(Lines of data)
= = =
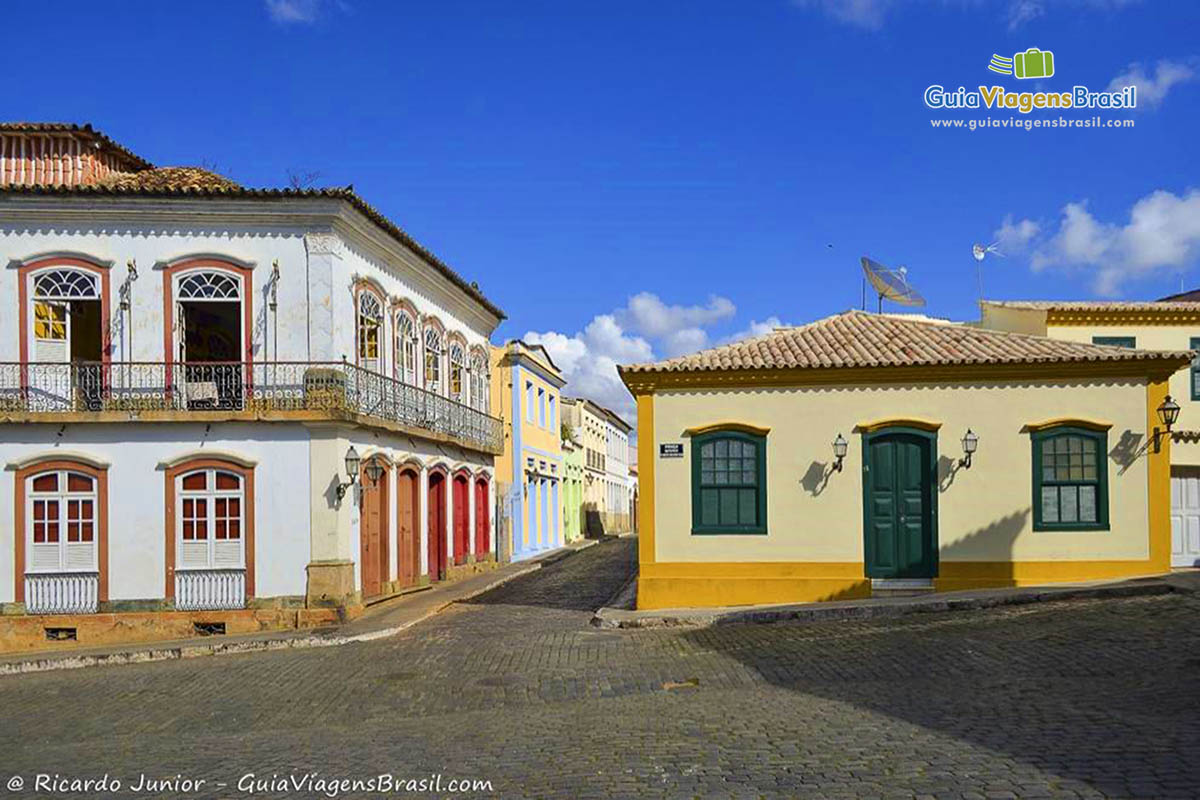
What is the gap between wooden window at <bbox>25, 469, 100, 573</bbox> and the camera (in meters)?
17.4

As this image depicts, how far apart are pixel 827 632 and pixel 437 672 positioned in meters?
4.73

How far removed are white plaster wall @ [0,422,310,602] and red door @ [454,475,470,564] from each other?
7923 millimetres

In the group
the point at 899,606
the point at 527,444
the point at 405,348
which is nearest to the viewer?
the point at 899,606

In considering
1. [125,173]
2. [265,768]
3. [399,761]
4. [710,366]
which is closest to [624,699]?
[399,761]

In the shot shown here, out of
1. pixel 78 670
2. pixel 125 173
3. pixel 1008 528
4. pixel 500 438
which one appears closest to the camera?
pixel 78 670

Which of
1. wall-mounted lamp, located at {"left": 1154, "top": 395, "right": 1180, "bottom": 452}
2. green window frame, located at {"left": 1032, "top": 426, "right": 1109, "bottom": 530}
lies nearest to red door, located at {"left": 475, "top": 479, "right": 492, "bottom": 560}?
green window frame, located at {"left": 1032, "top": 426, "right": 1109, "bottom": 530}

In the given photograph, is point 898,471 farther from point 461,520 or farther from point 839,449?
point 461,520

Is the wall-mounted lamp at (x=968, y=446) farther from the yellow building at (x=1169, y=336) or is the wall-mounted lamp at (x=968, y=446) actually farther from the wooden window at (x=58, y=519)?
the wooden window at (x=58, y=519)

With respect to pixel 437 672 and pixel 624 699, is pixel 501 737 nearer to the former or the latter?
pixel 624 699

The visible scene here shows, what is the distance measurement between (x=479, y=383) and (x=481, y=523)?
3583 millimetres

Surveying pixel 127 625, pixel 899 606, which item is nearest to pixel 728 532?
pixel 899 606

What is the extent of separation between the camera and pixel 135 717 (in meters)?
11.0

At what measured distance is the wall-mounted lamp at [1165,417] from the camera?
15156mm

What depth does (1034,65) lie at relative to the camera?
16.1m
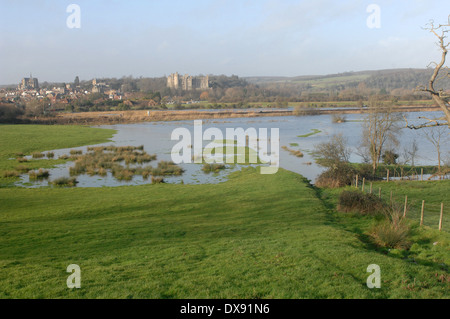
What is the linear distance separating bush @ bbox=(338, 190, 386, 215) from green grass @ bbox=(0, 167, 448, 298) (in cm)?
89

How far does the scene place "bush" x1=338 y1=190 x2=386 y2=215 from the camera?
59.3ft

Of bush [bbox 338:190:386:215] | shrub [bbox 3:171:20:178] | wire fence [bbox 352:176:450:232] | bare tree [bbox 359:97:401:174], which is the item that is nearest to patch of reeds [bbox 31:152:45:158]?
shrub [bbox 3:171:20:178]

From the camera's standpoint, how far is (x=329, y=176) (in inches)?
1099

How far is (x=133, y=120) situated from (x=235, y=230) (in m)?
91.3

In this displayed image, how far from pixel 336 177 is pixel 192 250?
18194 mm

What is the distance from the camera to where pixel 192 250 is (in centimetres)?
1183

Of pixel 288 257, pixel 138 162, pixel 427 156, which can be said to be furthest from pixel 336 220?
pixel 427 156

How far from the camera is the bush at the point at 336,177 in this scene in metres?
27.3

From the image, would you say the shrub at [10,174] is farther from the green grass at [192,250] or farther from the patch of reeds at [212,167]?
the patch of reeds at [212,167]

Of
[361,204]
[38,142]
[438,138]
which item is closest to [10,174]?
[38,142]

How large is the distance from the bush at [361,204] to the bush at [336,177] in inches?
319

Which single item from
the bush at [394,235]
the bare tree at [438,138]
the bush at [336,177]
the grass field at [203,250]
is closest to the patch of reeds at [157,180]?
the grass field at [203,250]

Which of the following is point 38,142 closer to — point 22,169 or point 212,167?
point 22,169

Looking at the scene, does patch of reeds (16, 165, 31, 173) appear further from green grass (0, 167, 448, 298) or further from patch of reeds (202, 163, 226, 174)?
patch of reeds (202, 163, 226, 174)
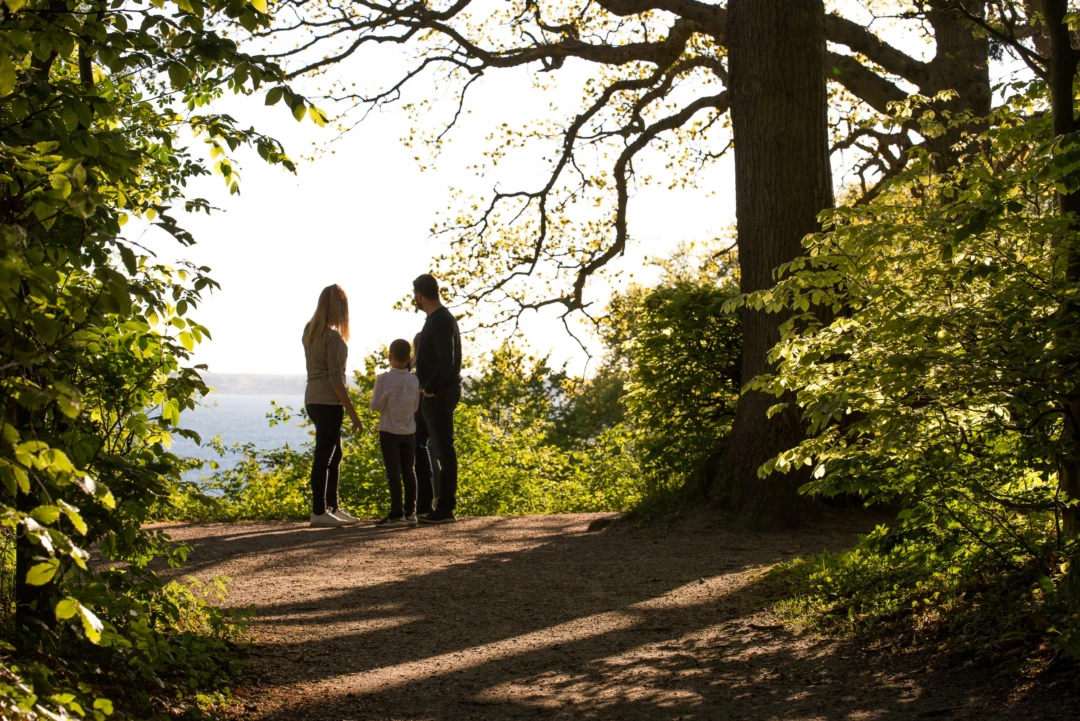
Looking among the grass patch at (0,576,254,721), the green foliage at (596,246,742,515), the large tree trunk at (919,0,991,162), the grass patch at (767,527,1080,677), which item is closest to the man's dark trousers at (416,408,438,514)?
= = =
▶ Instruction
Everything from the line containing "How far from the" through the last line of the entries must be repeated verbatim, except pictures.

▶ Answer
How far from the camera is the bush at the point at 336,177 in this scene in metres?
27.3

From the image, would you say the shrub at [10,174] is farther from the green grass at [192,250] or farther from the patch of reeds at [212,167]?
the patch of reeds at [212,167]

Of
[361,204]
[38,142]
[438,138]
which item is closest to [10,174]?
[38,142]

How large is the distance from the bush at [361,204] to the bush at [336,177] in inches?
319

Which single item from
the bush at [394,235]
the bare tree at [438,138]
the bush at [336,177]
the grass field at [203,250]
is closest to the patch of reeds at [157,180]?
the grass field at [203,250]

Which of the following is point 38,142 closer to — point 22,169 or point 212,167?
point 22,169

Looking at the scene, does patch of reeds (16, 165, 31, 173) appear further from green grass (0, 167, 448, 298) or further from patch of reeds (202, 163, 226, 174)?
patch of reeds (202, 163, 226, 174)
Looking among the grass patch at (0,576,254,721), the green foliage at (596,246,742,515), the large tree trunk at (919,0,991,162), the grass patch at (767,527,1080,677), which item is closest to the man's dark trousers at (416,408,438,514)?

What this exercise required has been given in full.